Reproduce the records below exactly; the images should not appear.
Segment Open
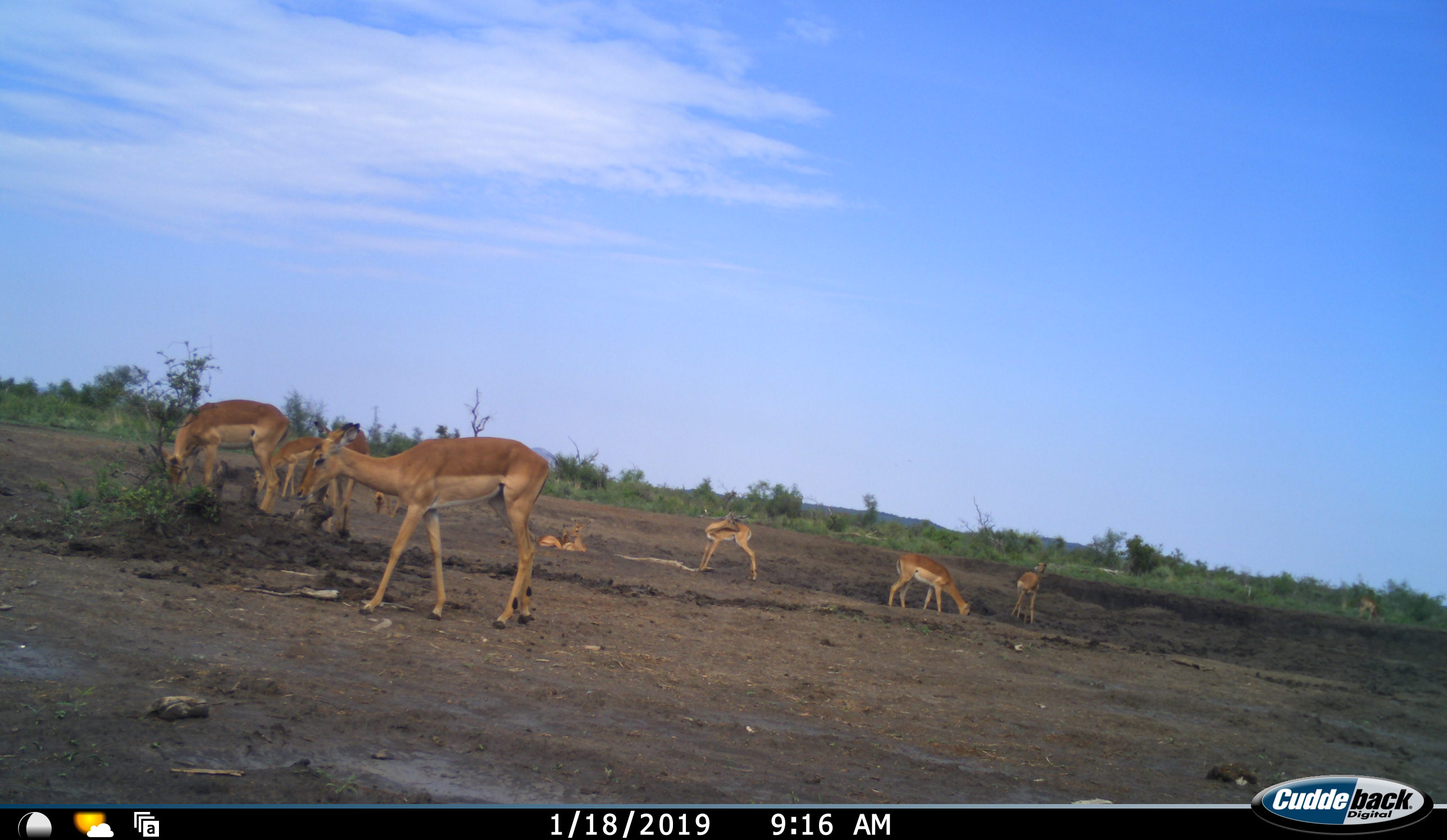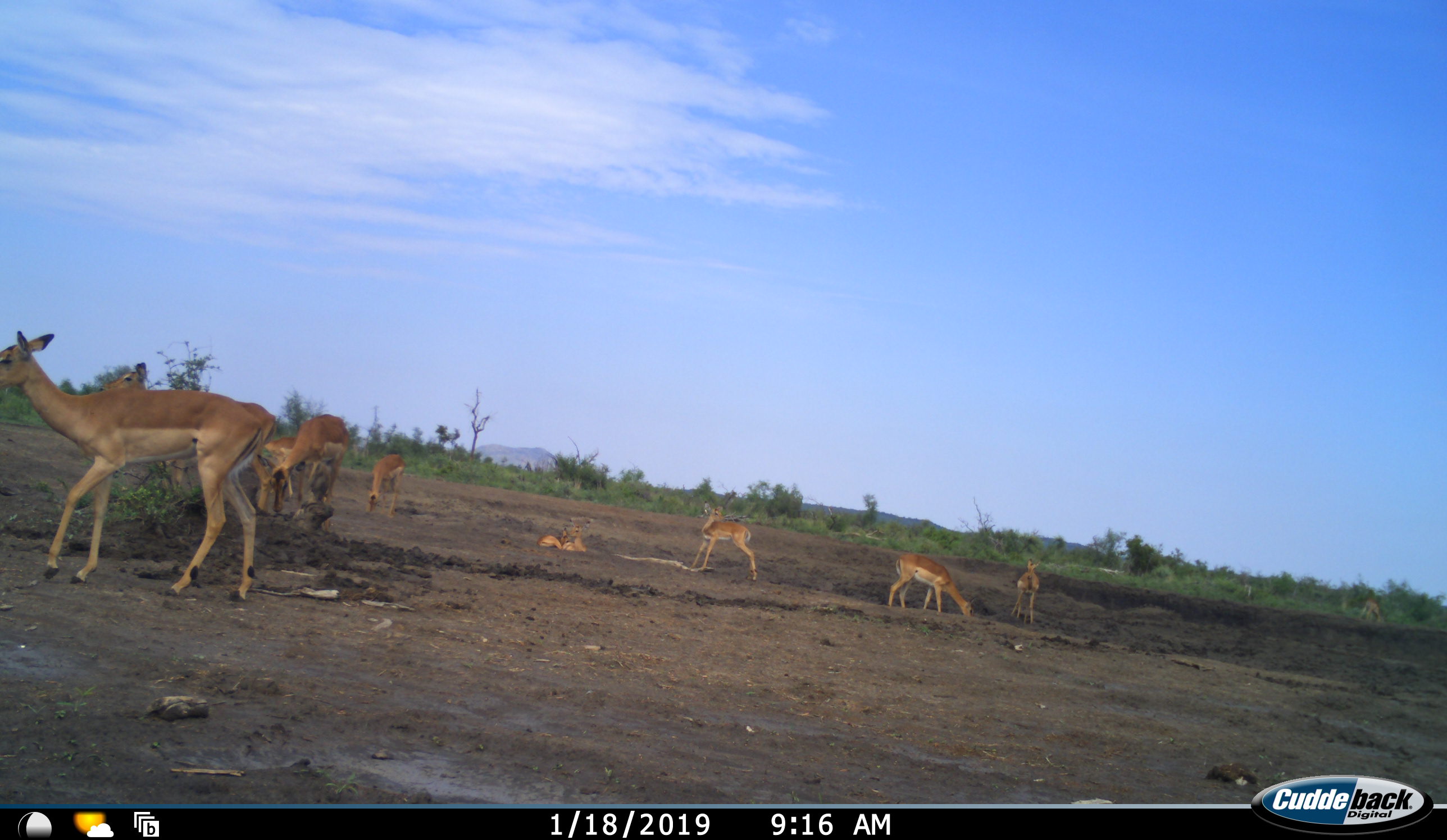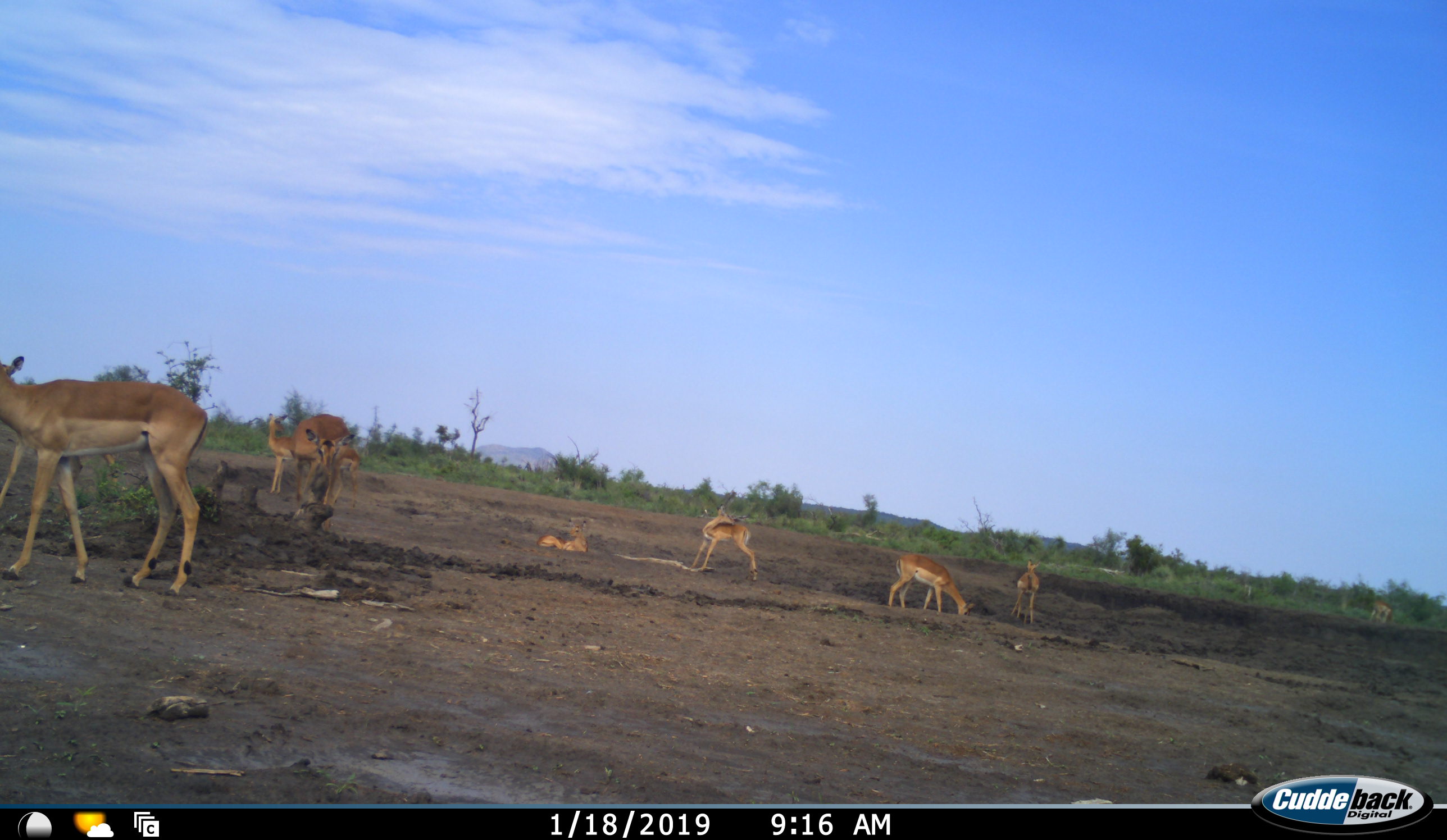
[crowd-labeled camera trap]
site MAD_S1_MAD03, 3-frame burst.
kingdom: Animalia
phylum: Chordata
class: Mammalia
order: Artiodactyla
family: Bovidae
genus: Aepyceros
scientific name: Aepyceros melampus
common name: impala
Segment Closed
▶ **RESPONSE TO THIS EXERCISE**:
[crowd-labeled camera trap]
site MAD_S1_MAD03, 3-frame burst.
kingdom: Animalia
phylum: Chordata
class: Mammalia
order: Artiodactyla
family: Bovidae
genus: Aepyceros
scientific name: Aepyceros melampus
common name: impala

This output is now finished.